▶ **Exercise data**:

· · ·

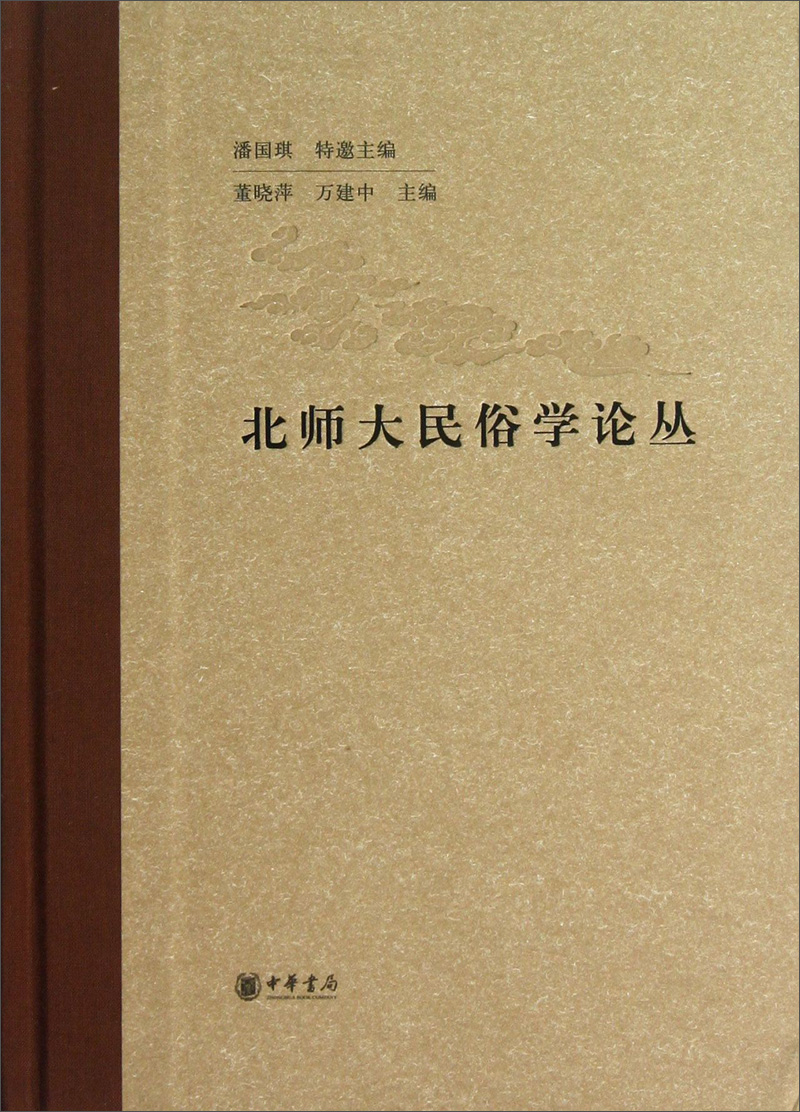 北师大民俗学论丛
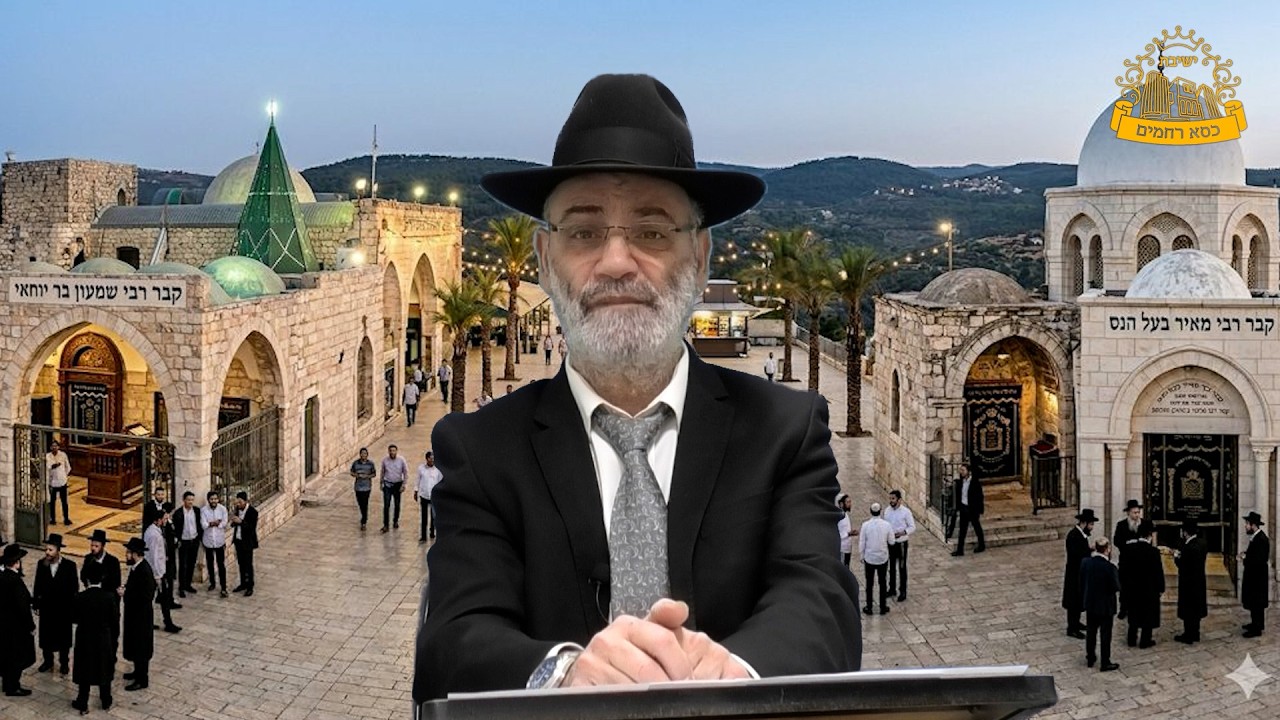 ממתק לפרשת אמור מהרב שלמה מועלם, שבת שלום ומבורך!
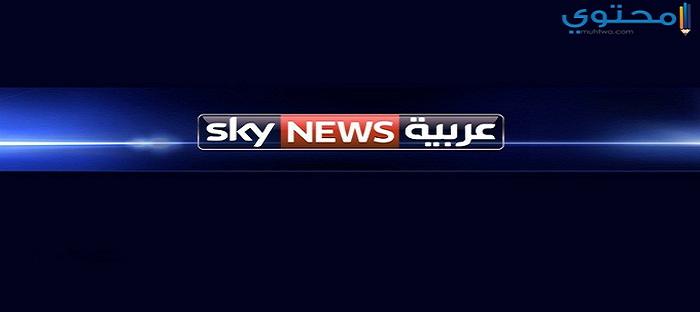 تردد قناة سكاي نيوز الجديد 2024 Sky News على النايل سات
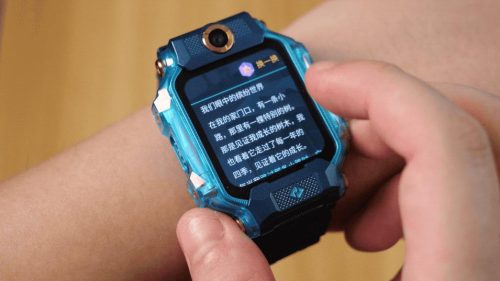 小天才z8电话手表(小天才z8隐藏功能小游戏)插图12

· · ·

Exact copy, pictures removed: set down the whole listing above.

▶ **Output for this task**:
 北师大民俗学论丛
 ממתק לפרשת אמור מהרב שלמה מועלם, שבת שלום ומבורך!
 تردد قناة سكاي نيوز الجديد 2024 Sky News على النايل سات
 小天才z8电话手表(小天才z8隐藏功能小游戏)插图12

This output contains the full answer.